Hier ist das Ostpreußische wirklich lebendig. Ganz besonders erfreulich war der gesunkene Altersdurchschnitt. Aus Allenstein kamen drei junge Marjellchens, die mit ihrer Wissbegierde, ihrem Talent und ihrer Freude eine gute Dynamik in die Politische Bildungsstätte in Helmstedt trugen.

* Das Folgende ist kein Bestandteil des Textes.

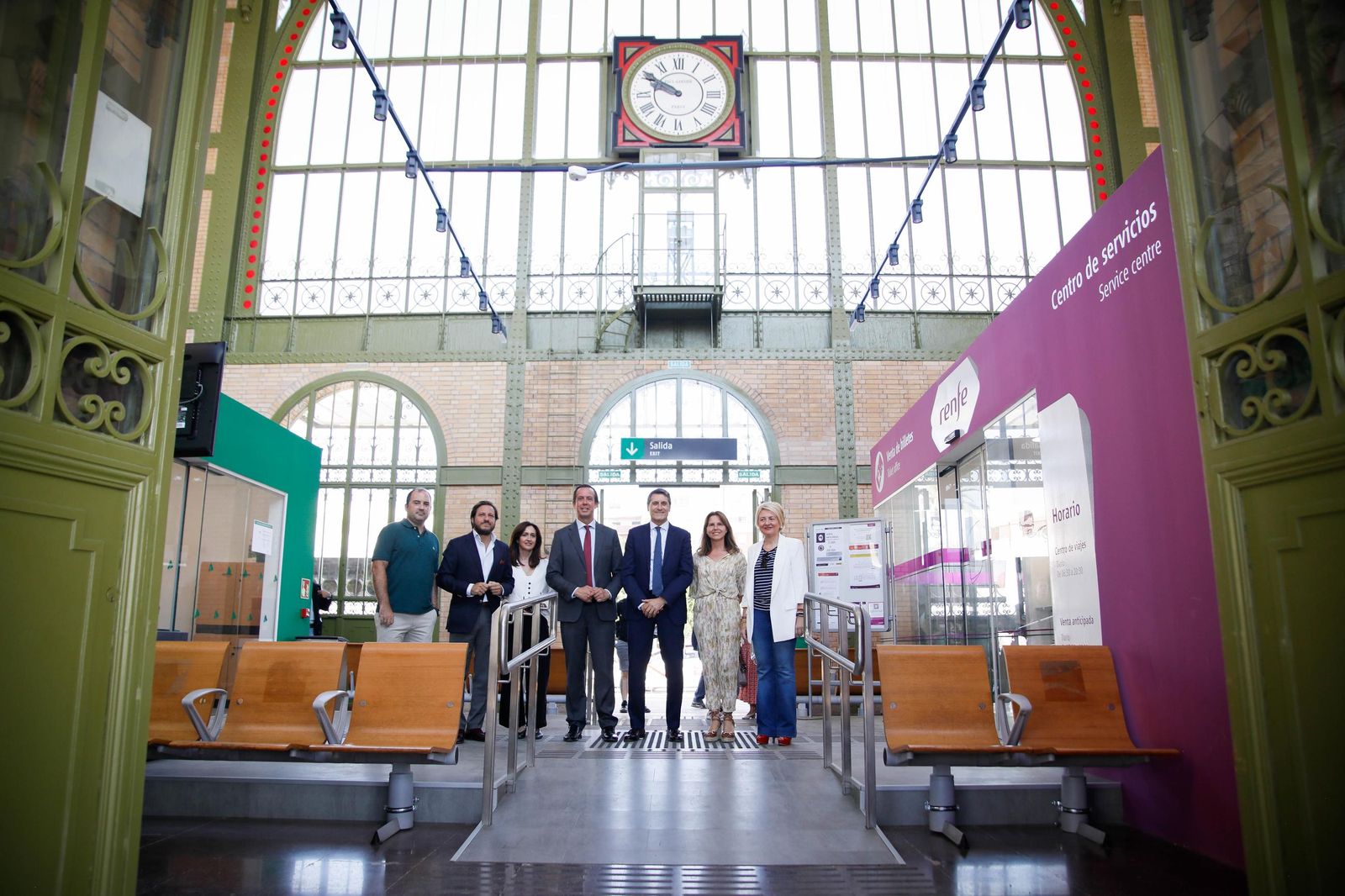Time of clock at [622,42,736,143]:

Auch Männer dürfen teilnehmen
Viele der Teilnehmerinnen, aber auch Männer dürfen sich anmelden, kommen schon seit Jahrzehnten. Sie tragen das gesammelte Wissen an die neueren Teilnehmerinnen heran, und zwar ganz ungezwungen, freiwillig und mit leuchtenden Augen. So etwas hat Christa Höpner, sie führt ein Wollgeschäft mit dem schönen Namen „Wollgemacht“ in Burg auf Fehmarn und hat schon diverse Strickkurse besucht, in dieser großherzigen Art noch nie erlebt. Hier sitzt keiner auf seinem Wissen. Wenn etwas nicht klappt, wird ausprobiert, zur Not zurückgestrickt oder -gewebt. Hat jemand eine gute Erfahrung mit einer Abwandlung gemacht, wird diese benannt, gezeigt und umgesetzt. So konnte die Teilnehmerin Edeltraut Hesse ihre Erfahrung bezüglich der unglaublich warmen Schlaufenhandschuhe weitergeben. An den Schlaufen bleiben ihre Enkel beim Anziehen nämlich durchaus mal hängen und zogen damit die Herzchen aus dem Handschuh heraus. Um das zu verhindern, strickt sie jede dritte Reihe fest, so kann nichts passieren. Die Idee wurde sogleich umgesetzt und erleichterte schon allein das Stricken, weil man nicht immer befürchten musste, die mühevolle Arbeit aufgrund einer Unachtsamkeit von vorn beginnen zu müssen.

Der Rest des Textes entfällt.